● **About this task**:
In the data below, repeat the line containing "Resting vote fraction: 0%." and every following line exactly, up to and including the last line. Exclude pictures.

[Items from a dataset]
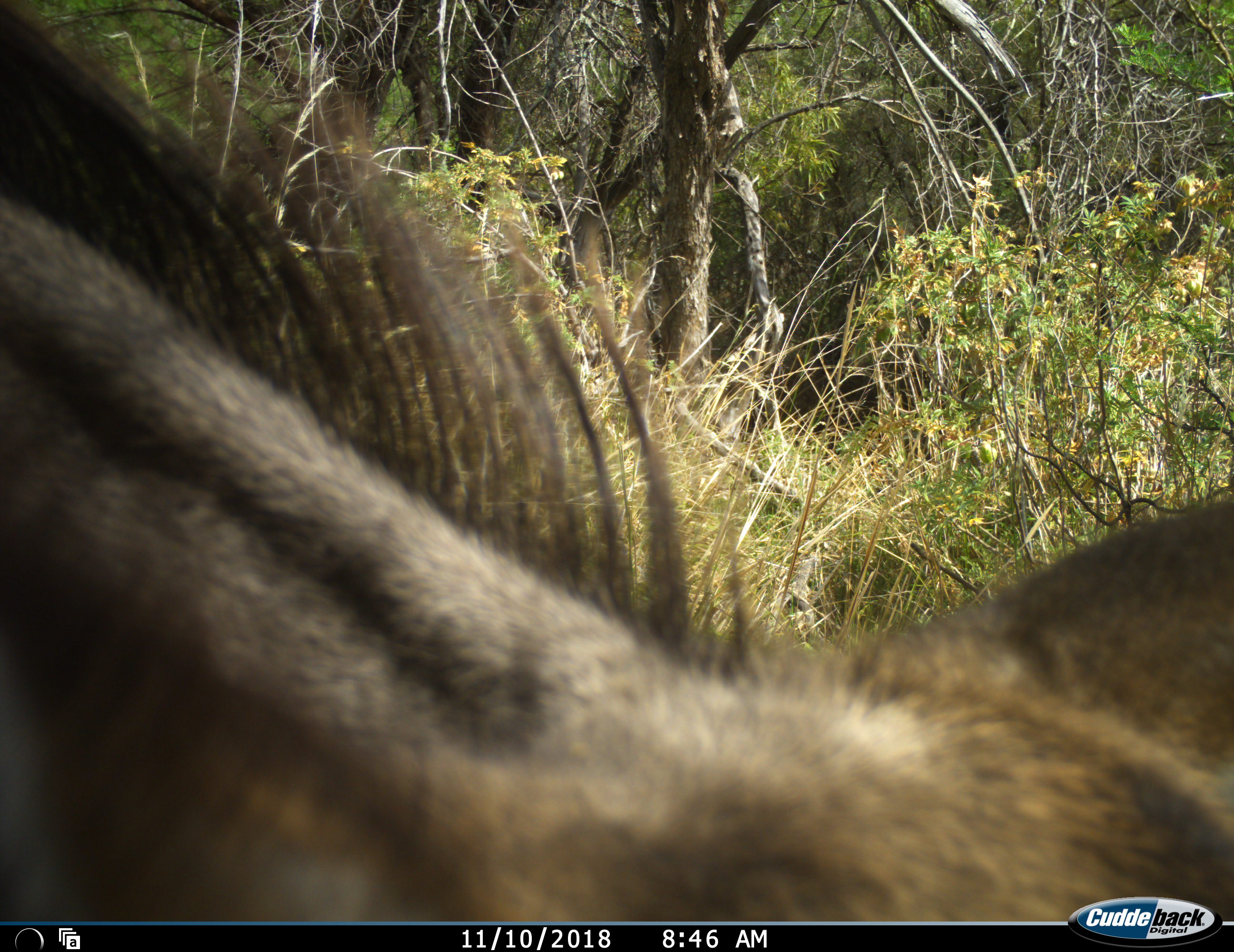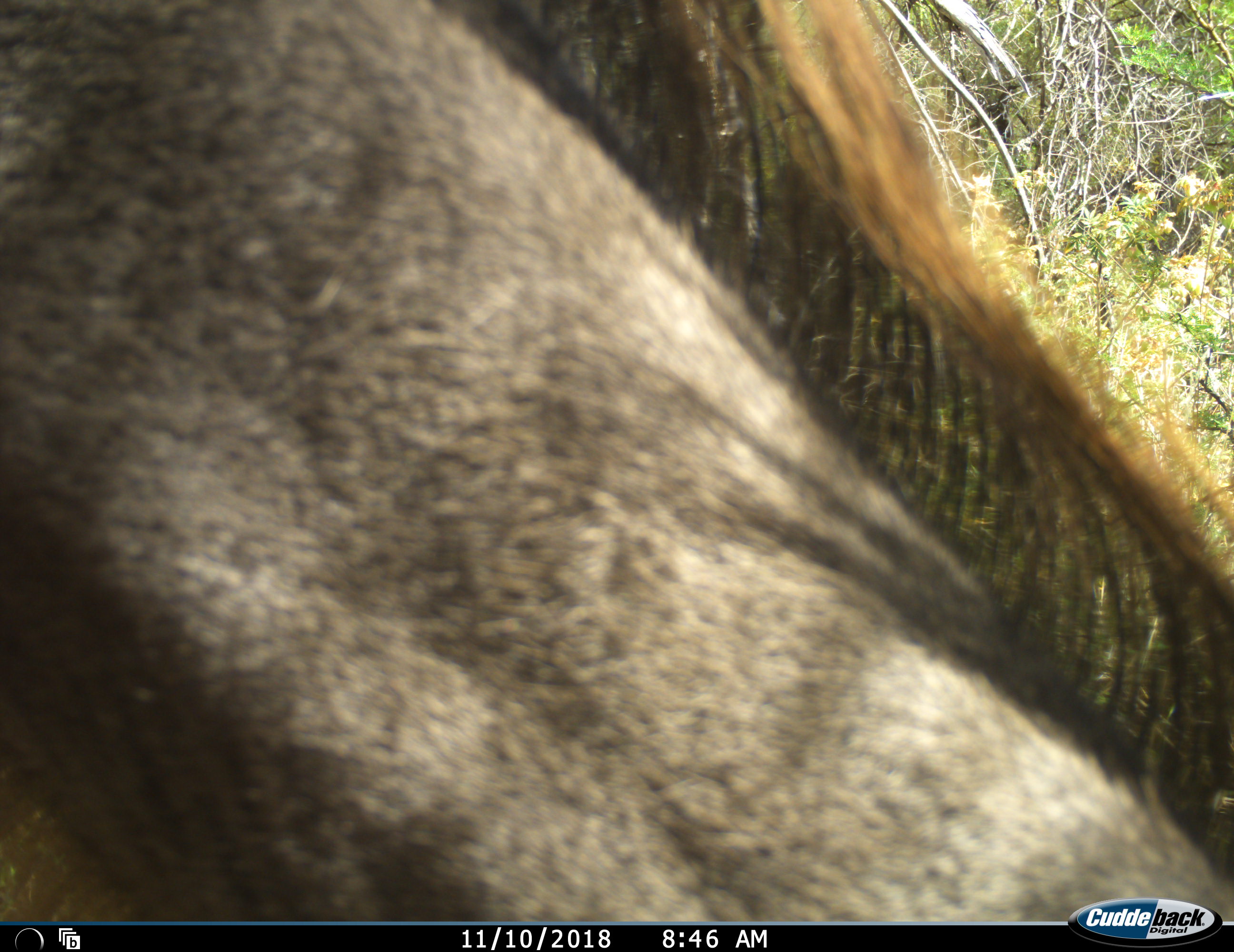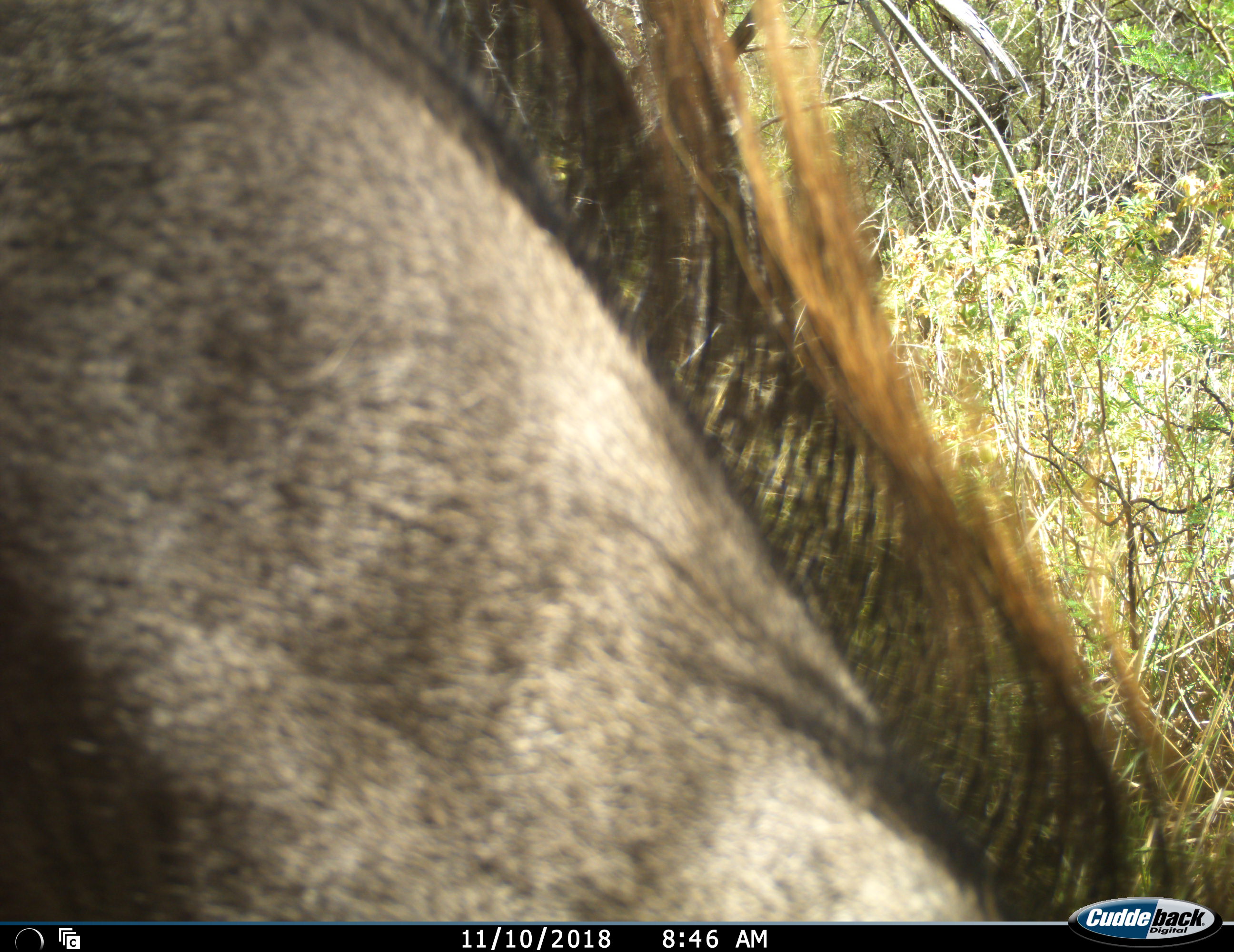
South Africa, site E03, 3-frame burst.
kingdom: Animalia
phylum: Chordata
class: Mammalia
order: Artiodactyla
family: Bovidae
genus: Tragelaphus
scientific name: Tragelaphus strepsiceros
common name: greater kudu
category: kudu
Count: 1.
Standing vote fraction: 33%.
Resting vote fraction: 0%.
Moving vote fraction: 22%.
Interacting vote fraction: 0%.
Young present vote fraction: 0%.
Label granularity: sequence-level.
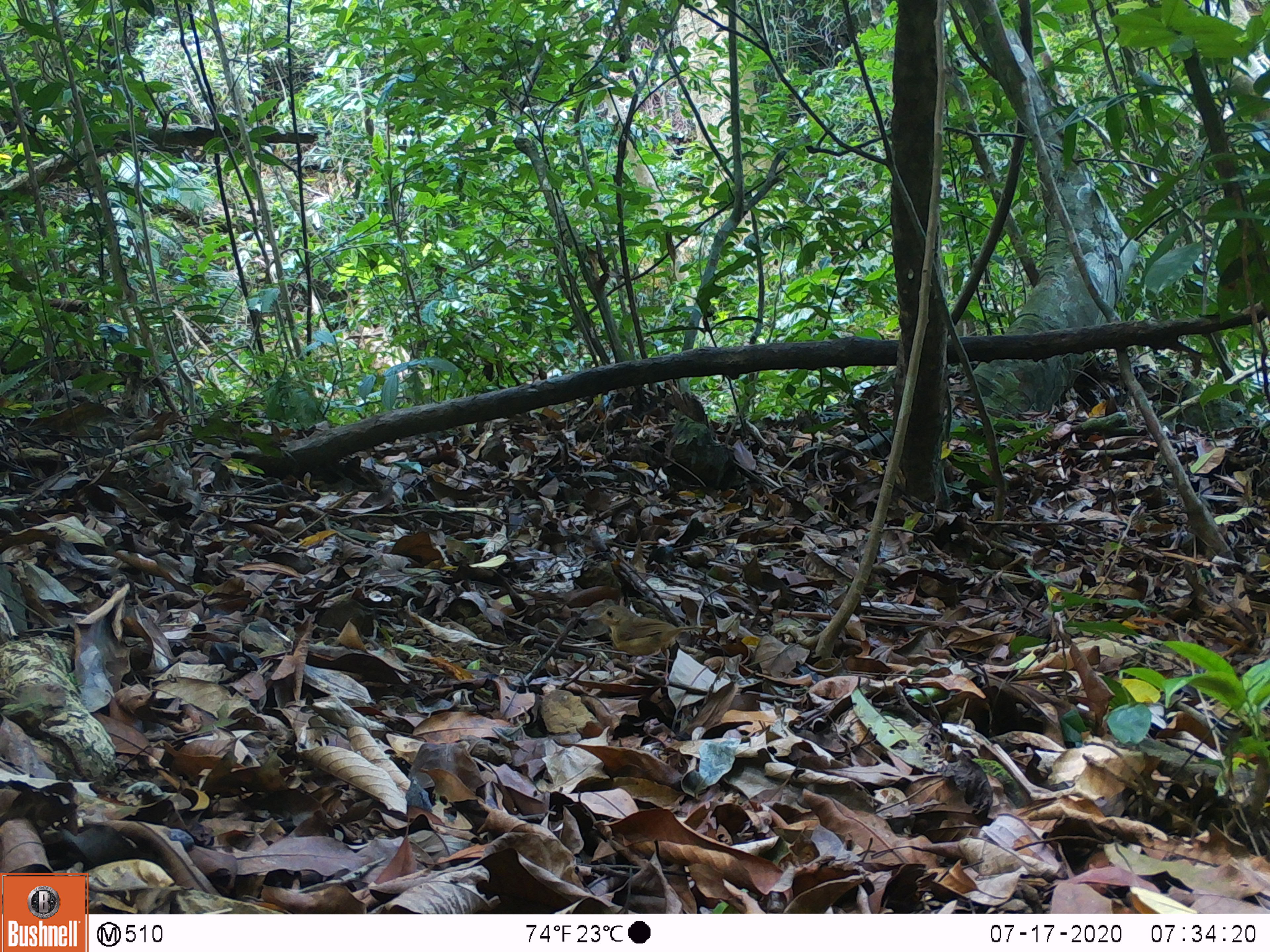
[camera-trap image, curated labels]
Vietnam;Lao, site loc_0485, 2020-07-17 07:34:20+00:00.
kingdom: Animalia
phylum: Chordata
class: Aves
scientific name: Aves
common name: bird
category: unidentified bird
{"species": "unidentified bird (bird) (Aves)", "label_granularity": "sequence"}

● **Completed task**:
Resting vote fraction: 0%.
Moving vote fraction: 22%.
Interacting vote fraction: 0%.
Young present vote fraction: 0%.
Label granularity: sequence-level.
[camera-trap image, curated labels]
Vietnam;Lao, site loc_0485, 2020-07-17 07:34:20+00:00.
kingdom: Animalia
phylum: Chordata
class: Aves
scientific name: Aves
common name: bird
category: unidentified bird
{"species": "unidentified bird (bird) (Aves)", "label_granularity": "sequence"}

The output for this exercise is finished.